====== Exercise inputs

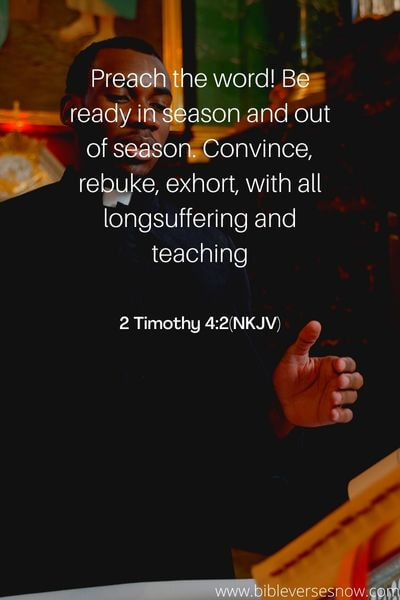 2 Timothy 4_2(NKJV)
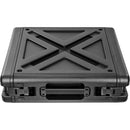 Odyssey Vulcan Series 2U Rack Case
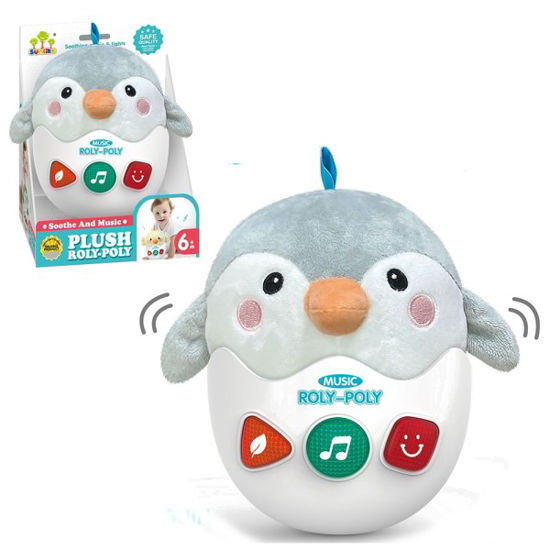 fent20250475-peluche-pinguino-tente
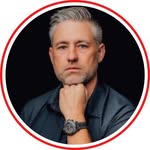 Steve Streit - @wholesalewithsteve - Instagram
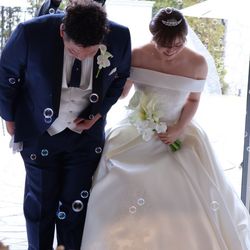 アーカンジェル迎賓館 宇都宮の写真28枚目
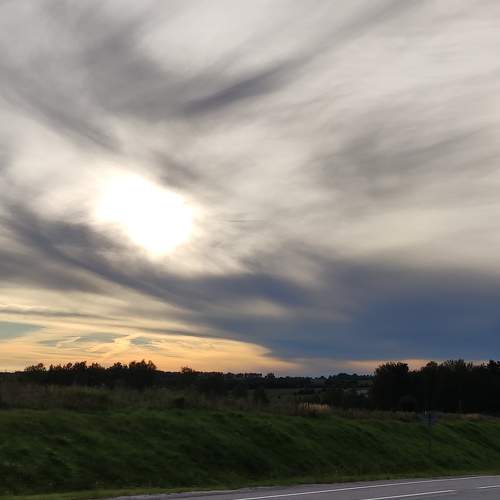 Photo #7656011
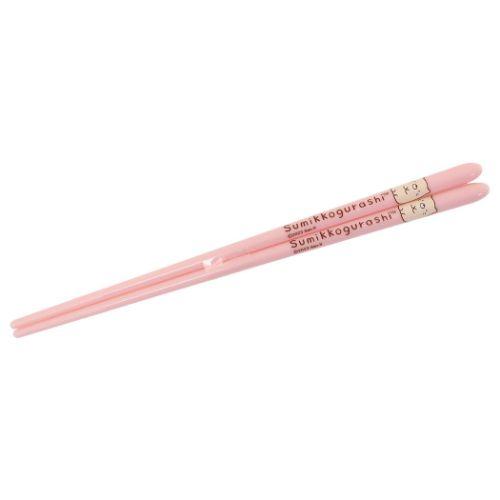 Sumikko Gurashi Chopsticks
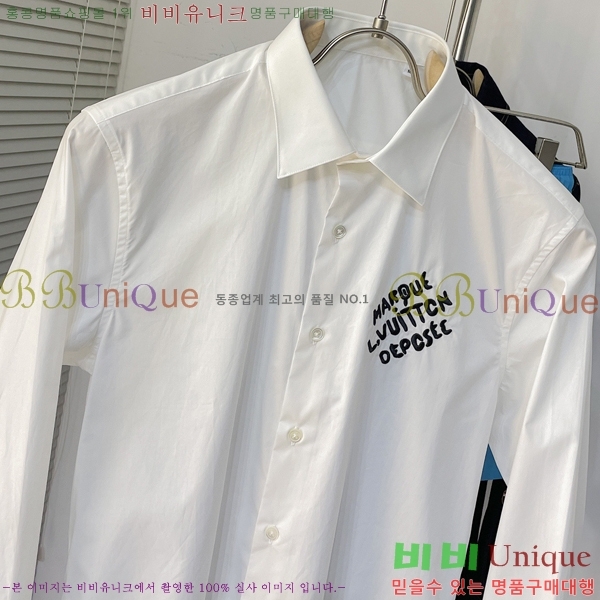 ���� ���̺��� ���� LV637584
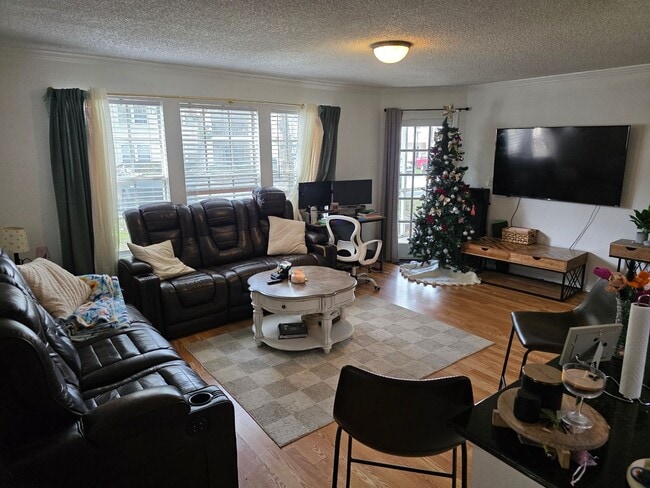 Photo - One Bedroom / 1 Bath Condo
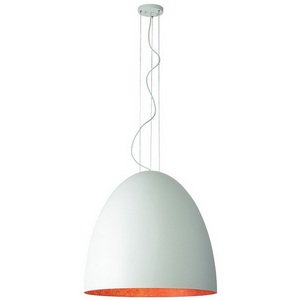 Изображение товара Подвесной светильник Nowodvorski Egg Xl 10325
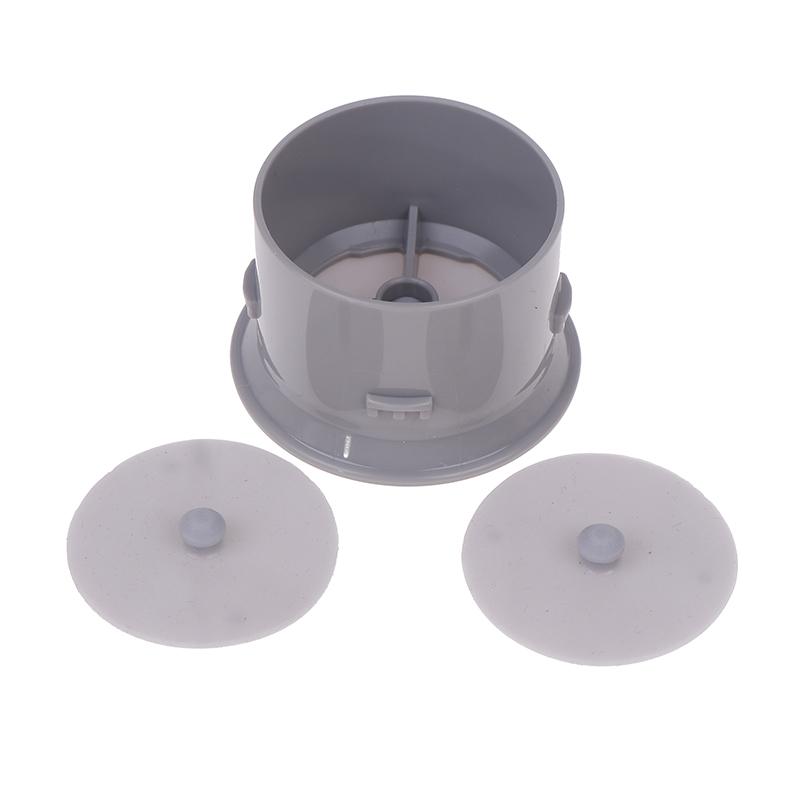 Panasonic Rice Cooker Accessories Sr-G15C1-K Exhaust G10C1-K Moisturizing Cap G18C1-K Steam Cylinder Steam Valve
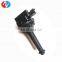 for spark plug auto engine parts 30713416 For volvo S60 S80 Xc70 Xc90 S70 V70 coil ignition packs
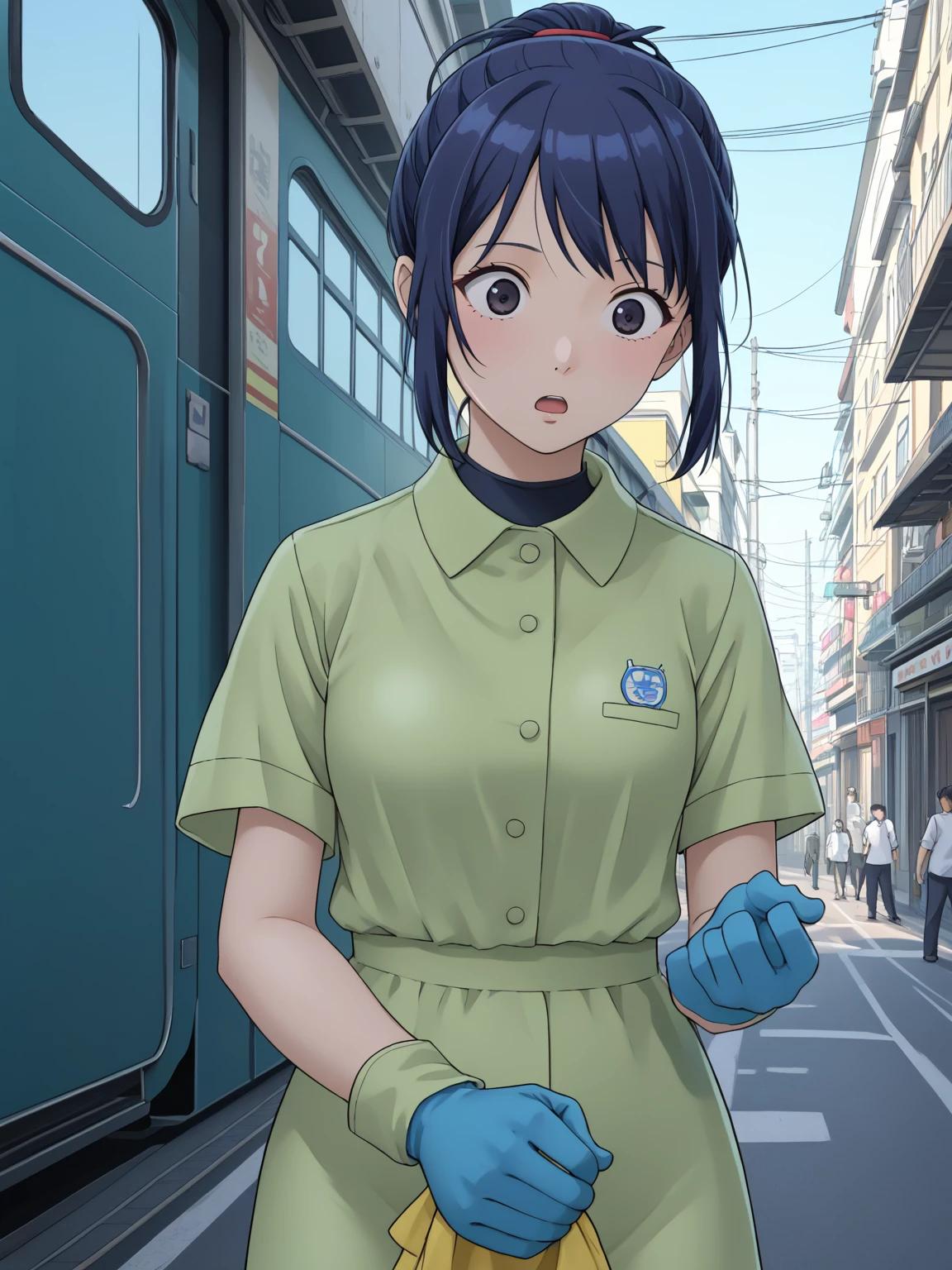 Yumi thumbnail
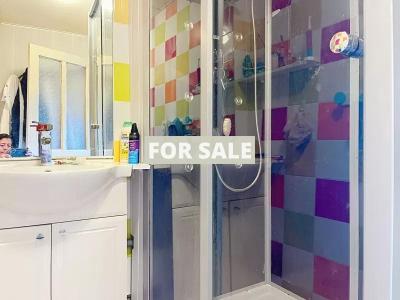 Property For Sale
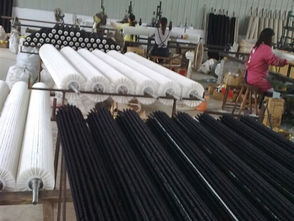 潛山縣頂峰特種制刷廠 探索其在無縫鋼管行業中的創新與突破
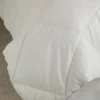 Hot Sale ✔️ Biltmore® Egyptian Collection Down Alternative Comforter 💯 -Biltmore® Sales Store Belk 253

============

__Goal of the exercise__
Omit all pictures and repeat the rest of the records verbatim.

__Answer box__
 2 Timothy 4_2(NKJV)
 Odyssey Vulcan Series 2U Rack Case
 fent20250475-peluche-pinguino-tente
 Steve Streit - @wholesalewithsteve - Instagram
 アーカンジェル迎賓館 宇都宮の写真28枚目
 Photo #7656011
 Sumikko Gurashi Chopsticks
 ���� ���̺��� ���� LV637584
 Photo - One Bedroom / 1 Bath Condo
 Изображение товара Подвесной светильник Nowodvorski Egg Xl 10325
 Panasonic Rice Cooker Accessories Sr-G15C1-K Exhaust G10C1-K Moisturizing Cap G18C1-K Steam Cylinder Steam Valve
 for spark plug auto engine parts 30713416 For volvo S60 S80 Xc70 Xc90 S70 V70 coil ignition packs
 Yumi thumbnail
 Property For Sale
 潛山縣頂峰特種制刷廠 探索其在無縫鋼管行業中的創新與突破
 Hot Sale ✔️ Biltmore® Egyptian Collection Down Alternative Comforter 💯 -Biltmore® Sales Store Belk 253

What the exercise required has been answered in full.